• _WHAT TO DO_
Reproduce word for word the part of the passage below on the FCC Computer Inquiries, starting with "For those fortunate" and going on through "made some sense.".

Thursday, July 20, 2006

Computer Inquiry I, II, III, And On and On

At the book forum on Tuesday announcing the release of the new book, Net Neutrality or Net Neutering: Should Broadband Internet Be Regulated, which I co-edited with my former colleague Tom Lenard, I made the point that the current campaign to impose "net neutrality" regulation on broadband service providers, in effect, is nothing more than an effort to re-impose the same type of strict non-discrimination common carrier obligations on the broadband ISPs that were at the heart of each the three Computer Inquiry proceedings that played out at the FCC during the 60s, 70s, and 80s. I said that the current attempt to impose neutrality mandates on broadband providers could just as well be called Computer V, Computer IV being the failed campaign of a few years ago to impose "open access" requirements on cable operators.

For those fortunate enough to be too young too know these things, I pointed out Computer I was begun in 1966, when, yes, Virginia, AT&T did possess dominant market power. As computers began to be connected via communications, and new applications integrating data processing and communications emerged, the central idea of the Computer Inquiries was to prevent AT&T (and then post-divestiture, its Bell Company progeny) from using dominant market power to discriminate against newly emerging "enhanced" service providers. At that time, in the then-narrowband world still largely characterized by the market power of the Bell companies, the Computer Inquiry rules requiring strict separation of transmission and content and carrier non-discrimination made some sense.

• _PROVIDED INFORMATION_
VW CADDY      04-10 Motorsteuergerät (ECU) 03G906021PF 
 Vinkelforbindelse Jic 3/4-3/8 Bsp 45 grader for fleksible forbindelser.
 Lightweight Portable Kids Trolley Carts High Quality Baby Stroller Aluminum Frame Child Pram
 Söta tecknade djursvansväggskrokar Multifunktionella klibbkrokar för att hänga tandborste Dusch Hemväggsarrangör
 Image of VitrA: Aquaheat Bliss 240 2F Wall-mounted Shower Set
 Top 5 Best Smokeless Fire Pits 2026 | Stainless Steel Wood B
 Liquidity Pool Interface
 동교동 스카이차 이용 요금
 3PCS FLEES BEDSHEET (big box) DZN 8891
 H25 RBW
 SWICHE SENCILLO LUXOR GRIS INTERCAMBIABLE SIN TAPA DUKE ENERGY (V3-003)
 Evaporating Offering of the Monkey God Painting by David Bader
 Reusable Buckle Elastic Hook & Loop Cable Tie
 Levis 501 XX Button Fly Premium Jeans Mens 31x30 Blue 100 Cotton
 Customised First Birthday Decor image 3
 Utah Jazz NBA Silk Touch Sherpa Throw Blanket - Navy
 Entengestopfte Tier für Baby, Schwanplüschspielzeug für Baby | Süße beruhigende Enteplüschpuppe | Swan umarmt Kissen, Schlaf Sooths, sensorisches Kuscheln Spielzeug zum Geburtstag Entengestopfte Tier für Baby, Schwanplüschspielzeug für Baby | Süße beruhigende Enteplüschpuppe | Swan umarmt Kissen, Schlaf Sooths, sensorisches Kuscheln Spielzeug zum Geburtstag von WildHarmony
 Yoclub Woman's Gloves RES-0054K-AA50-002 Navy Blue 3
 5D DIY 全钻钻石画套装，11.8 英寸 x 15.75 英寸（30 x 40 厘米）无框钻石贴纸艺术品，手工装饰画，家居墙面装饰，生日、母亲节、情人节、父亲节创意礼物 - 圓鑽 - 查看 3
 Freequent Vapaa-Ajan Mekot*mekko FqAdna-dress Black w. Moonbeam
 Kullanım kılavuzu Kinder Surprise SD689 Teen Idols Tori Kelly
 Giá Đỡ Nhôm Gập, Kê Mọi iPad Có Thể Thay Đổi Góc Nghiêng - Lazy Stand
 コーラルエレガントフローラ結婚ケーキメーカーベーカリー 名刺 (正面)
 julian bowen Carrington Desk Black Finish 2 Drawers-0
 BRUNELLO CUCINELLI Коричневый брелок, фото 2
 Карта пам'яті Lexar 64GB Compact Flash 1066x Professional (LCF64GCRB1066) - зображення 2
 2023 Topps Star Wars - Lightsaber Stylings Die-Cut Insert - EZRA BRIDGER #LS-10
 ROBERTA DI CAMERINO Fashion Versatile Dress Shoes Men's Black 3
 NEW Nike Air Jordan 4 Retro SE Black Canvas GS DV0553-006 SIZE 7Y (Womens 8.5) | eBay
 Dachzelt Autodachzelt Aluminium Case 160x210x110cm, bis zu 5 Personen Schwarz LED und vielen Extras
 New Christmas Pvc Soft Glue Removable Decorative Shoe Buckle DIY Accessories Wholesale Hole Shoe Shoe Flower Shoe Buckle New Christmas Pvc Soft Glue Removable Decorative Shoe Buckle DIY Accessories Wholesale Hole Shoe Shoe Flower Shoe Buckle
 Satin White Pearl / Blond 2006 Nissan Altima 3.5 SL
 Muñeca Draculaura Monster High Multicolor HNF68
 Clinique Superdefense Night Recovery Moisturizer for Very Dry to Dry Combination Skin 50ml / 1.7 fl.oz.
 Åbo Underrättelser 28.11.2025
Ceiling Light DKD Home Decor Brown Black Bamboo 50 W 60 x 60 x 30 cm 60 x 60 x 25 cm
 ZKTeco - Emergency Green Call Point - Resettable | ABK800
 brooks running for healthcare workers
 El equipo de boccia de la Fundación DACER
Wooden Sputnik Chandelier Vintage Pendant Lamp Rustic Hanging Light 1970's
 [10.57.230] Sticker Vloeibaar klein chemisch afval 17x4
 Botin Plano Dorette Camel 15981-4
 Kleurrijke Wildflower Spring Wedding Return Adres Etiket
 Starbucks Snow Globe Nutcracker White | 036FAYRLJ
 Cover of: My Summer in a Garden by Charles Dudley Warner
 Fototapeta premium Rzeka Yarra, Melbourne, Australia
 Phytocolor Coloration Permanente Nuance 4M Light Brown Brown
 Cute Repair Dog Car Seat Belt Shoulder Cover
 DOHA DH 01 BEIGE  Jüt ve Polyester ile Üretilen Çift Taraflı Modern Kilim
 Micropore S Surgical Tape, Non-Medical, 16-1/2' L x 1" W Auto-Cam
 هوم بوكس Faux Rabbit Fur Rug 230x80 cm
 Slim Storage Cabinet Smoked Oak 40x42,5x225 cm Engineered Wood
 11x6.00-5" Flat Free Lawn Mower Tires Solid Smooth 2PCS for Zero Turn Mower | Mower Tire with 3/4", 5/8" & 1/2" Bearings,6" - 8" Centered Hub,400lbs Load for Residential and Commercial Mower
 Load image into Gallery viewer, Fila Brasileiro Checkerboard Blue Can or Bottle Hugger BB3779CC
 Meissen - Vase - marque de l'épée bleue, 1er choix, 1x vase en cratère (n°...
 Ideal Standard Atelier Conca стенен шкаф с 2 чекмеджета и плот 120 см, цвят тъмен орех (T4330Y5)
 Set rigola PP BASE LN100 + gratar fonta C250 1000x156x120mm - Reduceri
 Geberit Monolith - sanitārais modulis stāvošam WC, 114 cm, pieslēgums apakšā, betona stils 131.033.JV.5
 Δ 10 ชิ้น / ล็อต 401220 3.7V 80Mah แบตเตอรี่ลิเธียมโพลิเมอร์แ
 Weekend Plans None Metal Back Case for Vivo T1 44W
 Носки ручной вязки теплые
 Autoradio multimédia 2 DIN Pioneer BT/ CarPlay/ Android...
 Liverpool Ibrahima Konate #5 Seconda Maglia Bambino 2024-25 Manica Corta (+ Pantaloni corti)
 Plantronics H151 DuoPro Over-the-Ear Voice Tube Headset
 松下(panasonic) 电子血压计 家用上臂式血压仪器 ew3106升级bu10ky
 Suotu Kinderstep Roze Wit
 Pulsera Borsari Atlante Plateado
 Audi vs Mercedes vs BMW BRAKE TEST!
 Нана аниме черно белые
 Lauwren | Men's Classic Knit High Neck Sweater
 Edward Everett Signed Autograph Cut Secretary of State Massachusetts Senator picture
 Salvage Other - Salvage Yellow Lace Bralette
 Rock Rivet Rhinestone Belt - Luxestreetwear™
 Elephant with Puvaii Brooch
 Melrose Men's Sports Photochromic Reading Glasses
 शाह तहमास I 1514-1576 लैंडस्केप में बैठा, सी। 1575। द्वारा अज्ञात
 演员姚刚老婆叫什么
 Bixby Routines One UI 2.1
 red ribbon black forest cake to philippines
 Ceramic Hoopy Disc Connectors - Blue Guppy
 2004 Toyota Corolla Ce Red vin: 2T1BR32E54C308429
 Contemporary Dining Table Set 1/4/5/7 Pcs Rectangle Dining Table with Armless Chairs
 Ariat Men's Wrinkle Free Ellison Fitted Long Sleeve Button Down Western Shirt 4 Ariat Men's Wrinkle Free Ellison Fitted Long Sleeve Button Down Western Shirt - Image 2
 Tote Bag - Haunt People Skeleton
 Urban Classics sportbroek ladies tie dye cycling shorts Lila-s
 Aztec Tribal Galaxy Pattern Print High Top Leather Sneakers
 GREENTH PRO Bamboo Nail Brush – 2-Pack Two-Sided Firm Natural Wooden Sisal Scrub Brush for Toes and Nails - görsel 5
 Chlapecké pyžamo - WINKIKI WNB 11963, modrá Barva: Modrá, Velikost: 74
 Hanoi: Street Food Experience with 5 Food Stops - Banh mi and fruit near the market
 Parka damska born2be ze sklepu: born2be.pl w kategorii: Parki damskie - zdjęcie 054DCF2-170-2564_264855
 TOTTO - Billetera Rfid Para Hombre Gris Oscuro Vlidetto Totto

• _ANSWER BOX_
For those fortunate enough to be too young too know these things, I pointed out Computer I was begun in 1966, when, yes, Virginia, AT&T did possess dominant market power. As computers began to be connected via communications, and new applications integrating data processing and communications emerged, the central idea of the Computer Inquiries was to prevent AT&T (and then post-divestiture, its Bell Company progeny) from using dominant market power to discriminate against newly emerging "enhanced" service providers. At that time, in the then-narrowband world still largely characterized by the market power of the Bell companies, the Computer Inquiry rules requiring strict separation of transmission and content and carrier non-discrimination made some sense.